CAES is available in the command line version of DER-VET only.
Note that when doing size optimization, the CAES is constrained to have an equal charge and discharge power capacity.
Inputs
HHV Heat Rate
Tag | Key | Description |
CAES | heat_rate_high | Higher heating value (HHV) heat rate for the CAES system in BTU/kWh, which expresses how much fuel is required to generate each kWh of electricity. This only considers the energy content of the fuel, not any electricity that was used to compress the air.
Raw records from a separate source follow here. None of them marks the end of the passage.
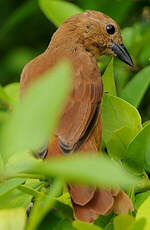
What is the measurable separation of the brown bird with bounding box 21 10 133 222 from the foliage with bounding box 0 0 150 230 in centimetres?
6

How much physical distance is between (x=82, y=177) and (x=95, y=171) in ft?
0.08

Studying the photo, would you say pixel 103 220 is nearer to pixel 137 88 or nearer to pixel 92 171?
pixel 137 88

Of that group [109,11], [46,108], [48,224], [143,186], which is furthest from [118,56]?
[46,108]

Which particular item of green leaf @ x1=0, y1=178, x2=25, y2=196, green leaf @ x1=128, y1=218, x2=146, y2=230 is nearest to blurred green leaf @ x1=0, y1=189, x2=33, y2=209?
green leaf @ x1=0, y1=178, x2=25, y2=196

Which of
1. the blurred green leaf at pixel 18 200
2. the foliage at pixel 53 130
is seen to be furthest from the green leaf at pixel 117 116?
the blurred green leaf at pixel 18 200

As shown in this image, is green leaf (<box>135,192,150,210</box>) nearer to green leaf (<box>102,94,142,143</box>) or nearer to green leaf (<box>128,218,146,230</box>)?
green leaf (<box>102,94,142,143</box>)

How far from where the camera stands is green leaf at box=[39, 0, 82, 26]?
341 centimetres

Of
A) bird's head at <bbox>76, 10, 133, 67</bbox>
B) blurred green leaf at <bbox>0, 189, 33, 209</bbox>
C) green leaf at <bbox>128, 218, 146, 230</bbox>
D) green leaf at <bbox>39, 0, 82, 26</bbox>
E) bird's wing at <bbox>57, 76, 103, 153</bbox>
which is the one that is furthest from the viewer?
bird's head at <bbox>76, 10, 133, 67</bbox>

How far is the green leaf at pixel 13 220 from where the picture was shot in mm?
1426

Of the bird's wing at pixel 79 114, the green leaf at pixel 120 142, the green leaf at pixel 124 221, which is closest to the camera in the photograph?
the green leaf at pixel 124 221

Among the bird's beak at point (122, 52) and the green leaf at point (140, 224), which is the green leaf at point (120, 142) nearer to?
the green leaf at point (140, 224)

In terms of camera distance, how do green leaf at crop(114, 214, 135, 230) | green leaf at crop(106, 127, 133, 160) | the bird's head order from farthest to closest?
the bird's head, green leaf at crop(106, 127, 133, 160), green leaf at crop(114, 214, 135, 230)

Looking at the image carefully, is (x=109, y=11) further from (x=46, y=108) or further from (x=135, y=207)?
(x=46, y=108)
This, along with the CAES energy ratio determine the overall efficiency of the system. |
Maximum Charging Power
Tag | Key | Description |
CAES | ch_max_rated | The electric power consumption of the compressors (and other equipment used to "charge" the CAES) when charging at full power. |
Maximum Discharging Power
Tag | Key | Description |
CAES | dis_max_rated | The electric power produced by the expanders when discharging at full power. |
Minimum Charging Power
Tag | Key | Description |
CAES | ch_min_rated | The electric power consumed by a single compressor (and other equipment used to "charge" the CAES) when operating at its minimum level. |
Minimum Discharging Power
Tag | Key | Description |
CAES | dis_min_rated | The electric power produced by a single expander when operating at its minimum level. |
Energy Capacity
Tag | Key | Description |
CAES | ene_max_rated | The kWh of electricity produced when discharging the CAES from its maximum pressure to its minimum pressure. This can be more than the kWh used to fully charge the system due to the fuel input. |
Upper Limit on State of Charge
Tag | Key | Description |
CAES | ulsoc | Not as meaningful for CAES, this input allows the user to restrict the usable energy capacity of the CAES by setting an upper limit on SOC. |
Lower Limit on State of Charge
Tag | Key | Description |
CAES | llsoc | Not as meaningful for CAES, this input allows the user to restrict the usable energy capacity of the CAES by setting a lower limit on SOC. |
Energy Ratio
Tag | Key | Description |
CAES | energy_ratio | The energy ratio is the ratio of kWh of electricity generated by the expanders to kWh of electricity consumed by the compressors. This includes the addition of fuel, so the energy ratio is usually above 1. |
Self Discharge Rate
Tag | Key | Description |
CAES | sdr | Much like for the generic energy storage technology, this represents the decay in stored energy (%/hr) when the system is not operating. |
Target SOC
Tag | Key | Description |
CAES | soc_target | Much like for the generic energy storage technology, this represents the SOC the CAES system will return to at the beginning and end of each optimization window. |
Startup Costs
Tag | Key | Description |
CAES | startup | Much like for the generic energy storage technology, this binary input represents the decision about whether or not to apply startup costs, which will apply a penalty every time the system starts its compressors or expanders. |
Charging Startup Cost
Tag | Key | Description |
CAES | p_start_ch | Much like for the generic energy storage technology, this input represents the financial cost of starting the compressors, applied only if the startup input is 1. |
Discharging Startup Cost
Tag | Key | Description |
CAES | p_start_dis | Much like for the generic energy storage technology, this input represents the financial cost of starting the expanders, applied only if the startup input is 1. |
Maximum Duration
Tag | Key | Description |
CAES | duration_max | Much like for the generic energy storage technology, this input represents the maximum ratio of discharge power to energy capacity the optimization will select when doing size optimization. |
Fuel Type
Tag | Key | Description |
CAES | fuel_type | The type of fuel used to power the CAES. Either 'liquid', 'gas', or 'other'. |